Cost is a big factor when deciding how to say goodbye to your loved one. On average, cremation is five to six times cheaper than a traditional burial. Instead of paying thousands of dollars for a casket and buying a funeral plot, many people nowadays are sticking with the inexpensive alternative. If a viewing is planned, they rent a casket instead of buying one.

Cremation in Singapore costs one hundred dollars. Post-funeral activities for the cremation such as buying of columbarium niches, engraving of memorial marble plaques and sea scattering are way cheaper than land burial. This is because besides buying the burial plot, the cost of erecting a tombstone can be huge, not to mention the yearly cost for gravestone maintenance.

  1. Uncollected remains are stored at funeral homes

After cremation, the family gathers the remains and takes them home or scatters them depending on the wishes of the departed. However, if they are not collected by the family, funeral homes that offer funeral services keep the remains for some time, usually up to a year after which they dispose of them in a dignified manner. In Singapore, every cremated remain must be collected and accounted for. In rare cases where no family members or relatives want to collect the remains, it will be kept in storage before being sea scattered.

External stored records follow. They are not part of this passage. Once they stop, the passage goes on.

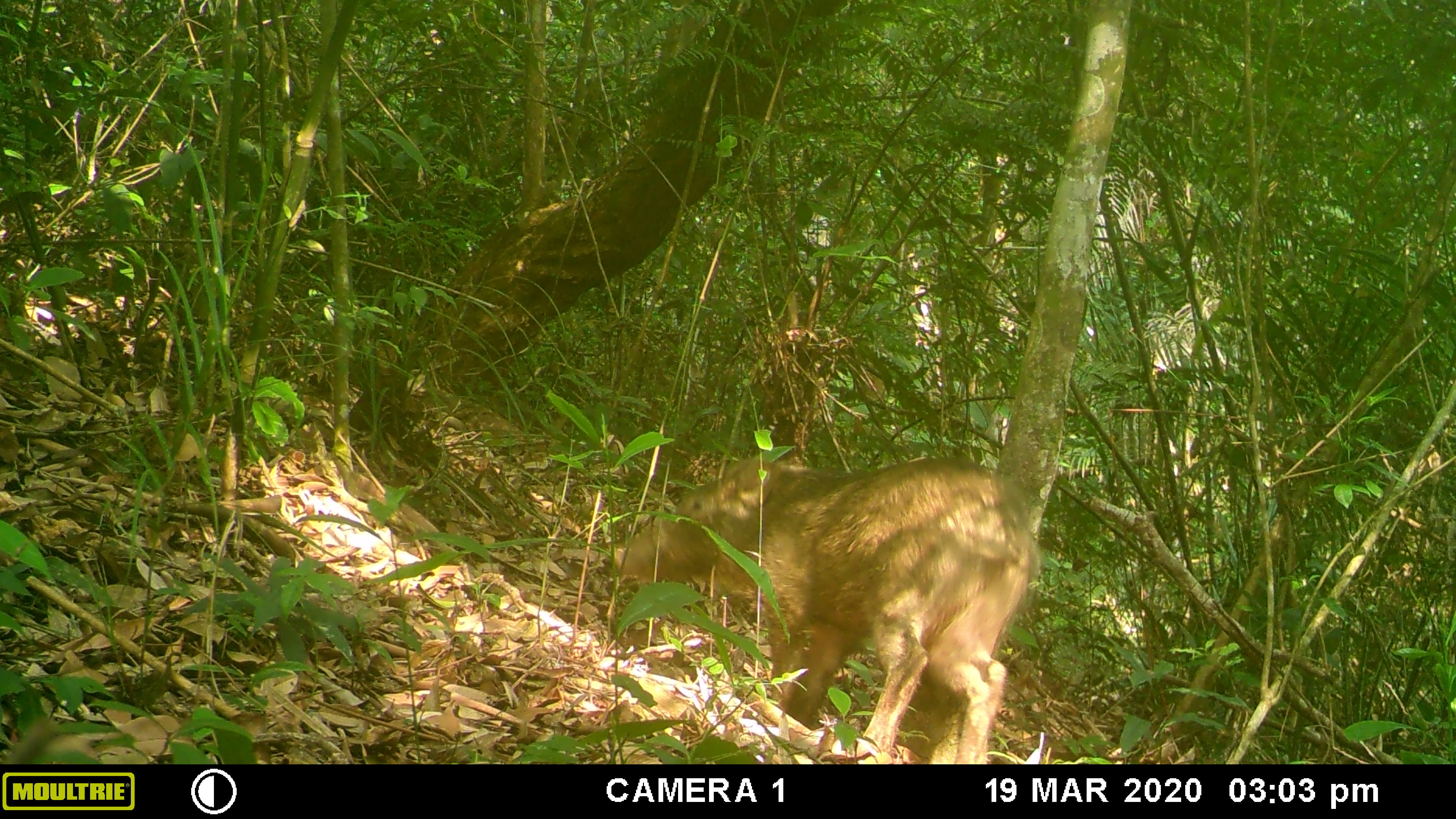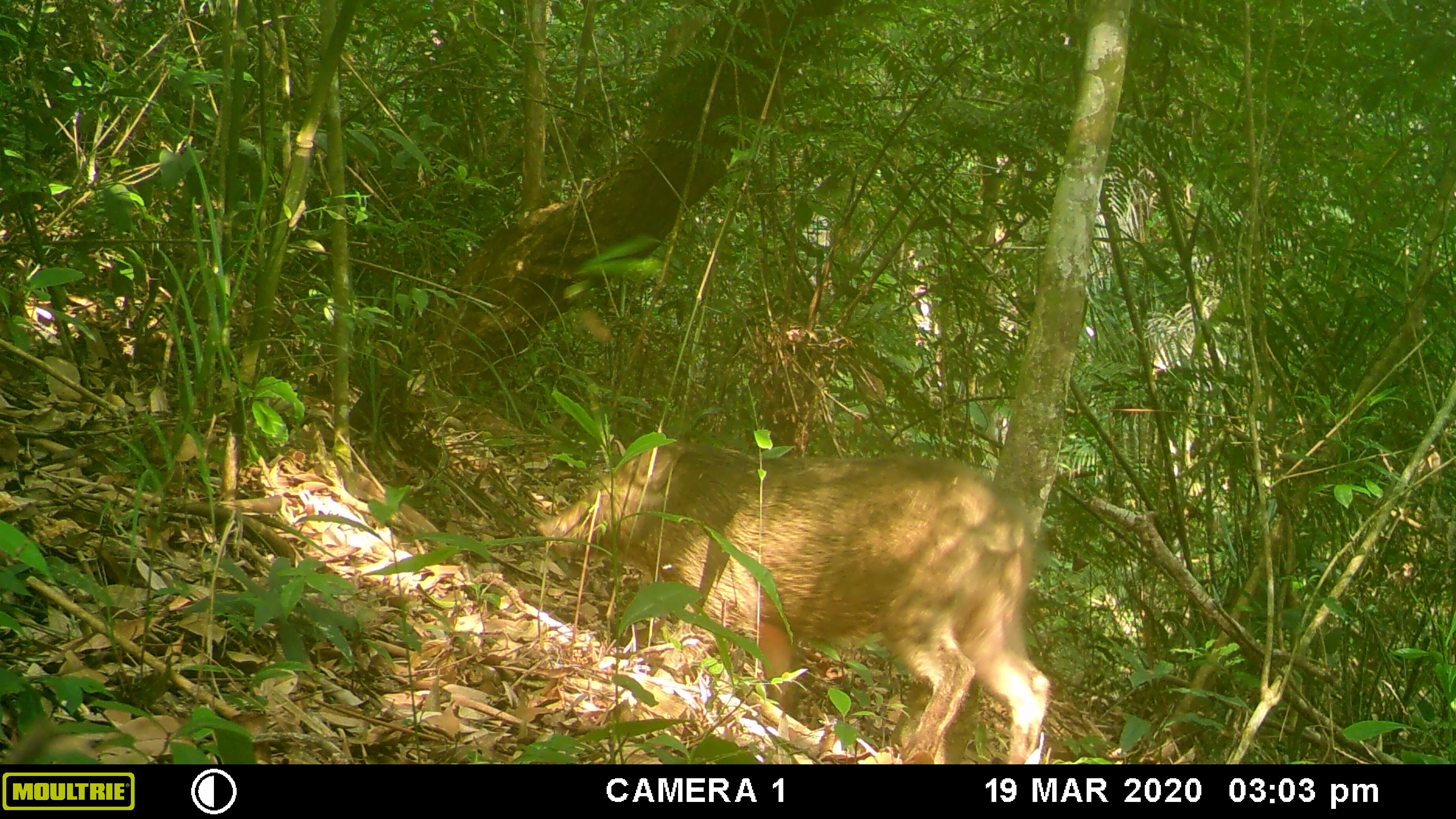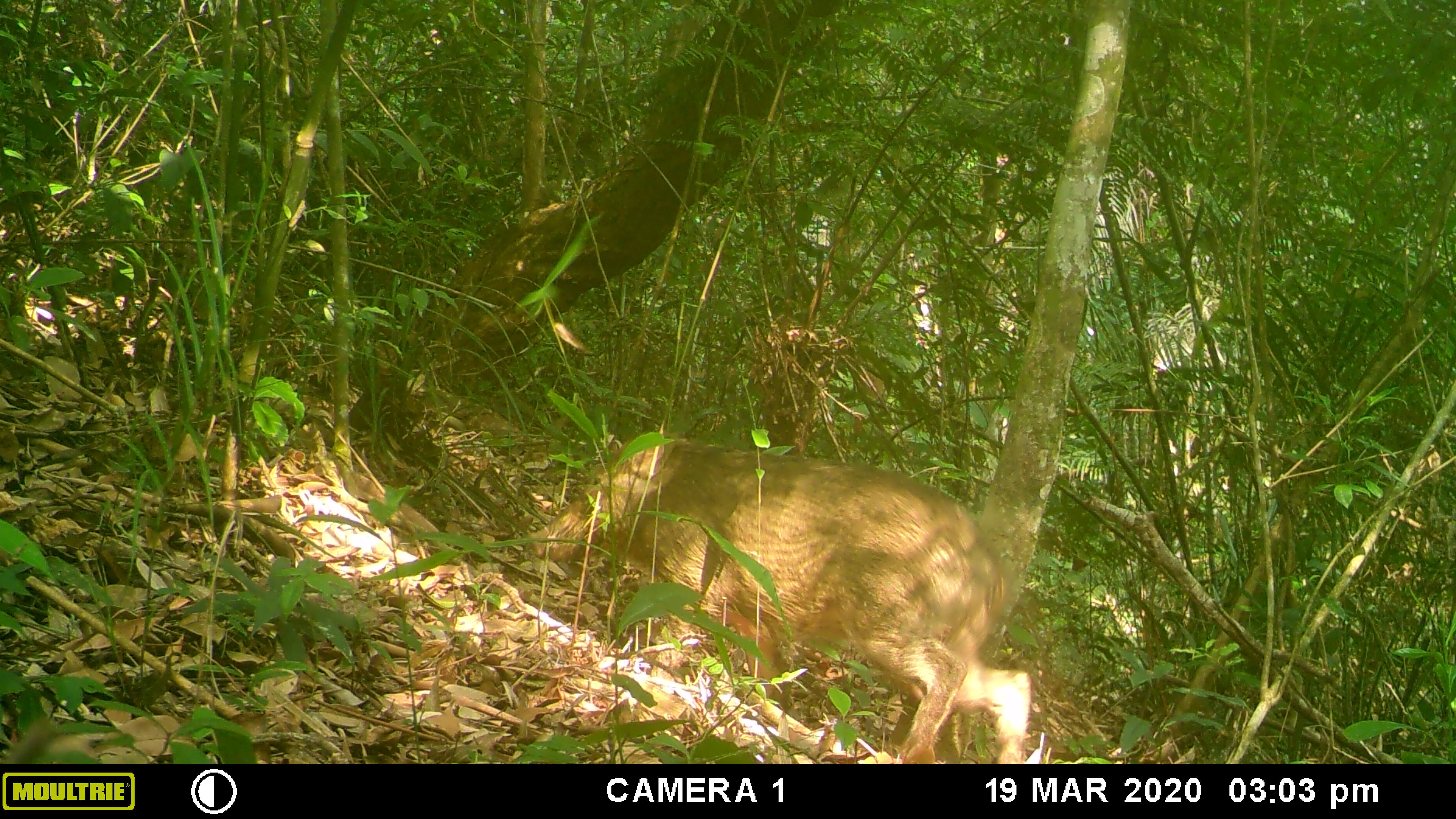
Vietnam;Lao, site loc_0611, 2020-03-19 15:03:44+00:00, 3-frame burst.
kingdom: Animalia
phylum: Chordata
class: Mammalia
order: Artiodactyla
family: Suidae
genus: Sus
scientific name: Sus scrofa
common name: eurasian wild pig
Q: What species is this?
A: Eurasian wild pig (Sus scrofa).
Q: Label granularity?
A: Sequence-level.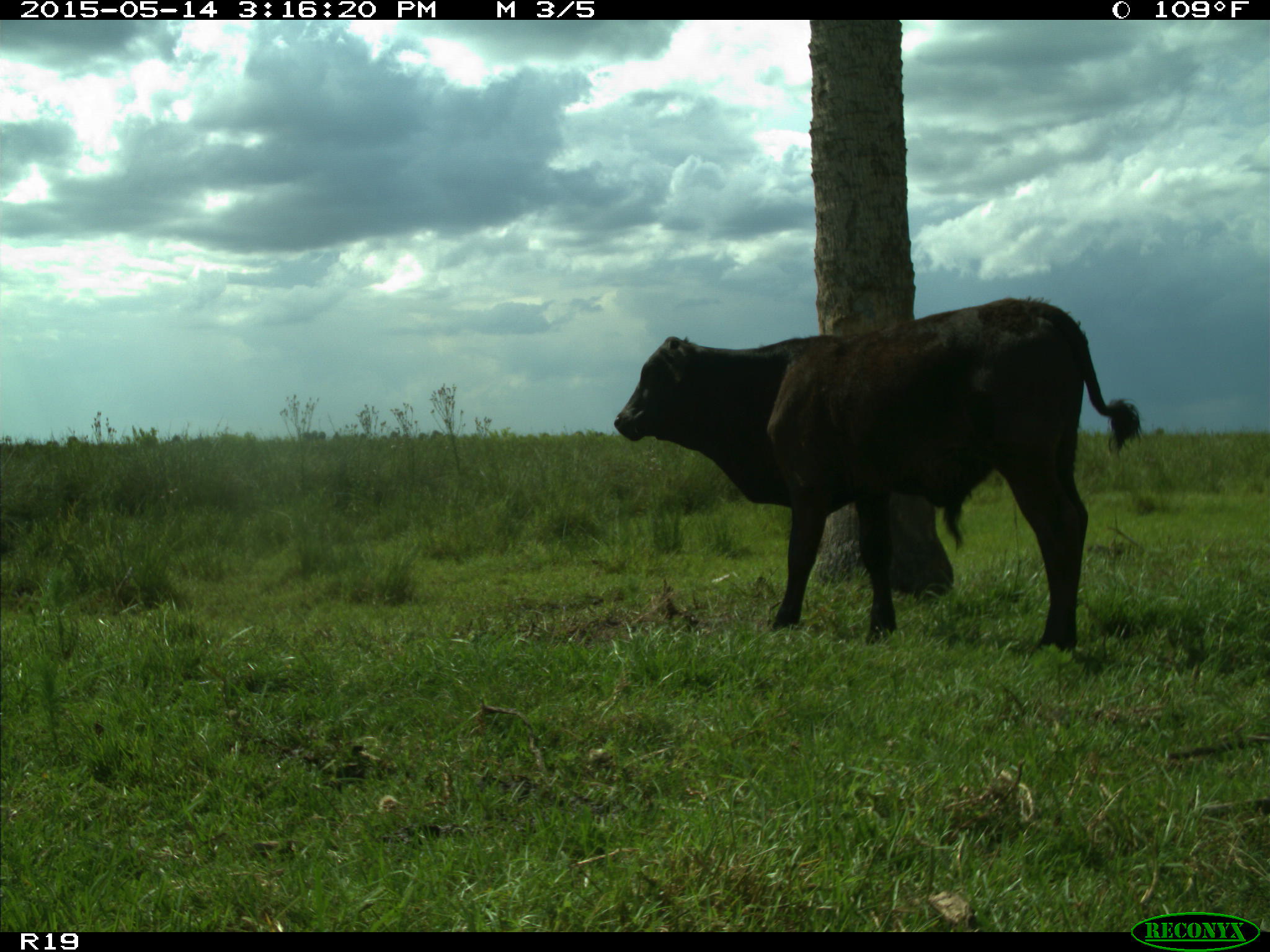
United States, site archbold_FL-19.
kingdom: Animalia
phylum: Chordata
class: Mammalia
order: Artiodactyla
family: Bovidae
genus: Bos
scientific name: Bos taurus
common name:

  1. Both a funeral service and a cremation are possible

Though some people may choose to go with direct cremation, they do have the option of planning a funeral viewing if they prefer. The body is temporarily preserved for the mourners to participate in the service before the cremation takes place. Funeral Services in Singapore is a common practice where the religious ceremony is often arranged and conducted before sending the body for cremation. This is to with accordance with the religion of the deceased and the traditional practice of the family.

These are the top 7 most intriguing facts about cremation. With this list, we hope that some of the elements surrounding cremations are demystified and made clear to you.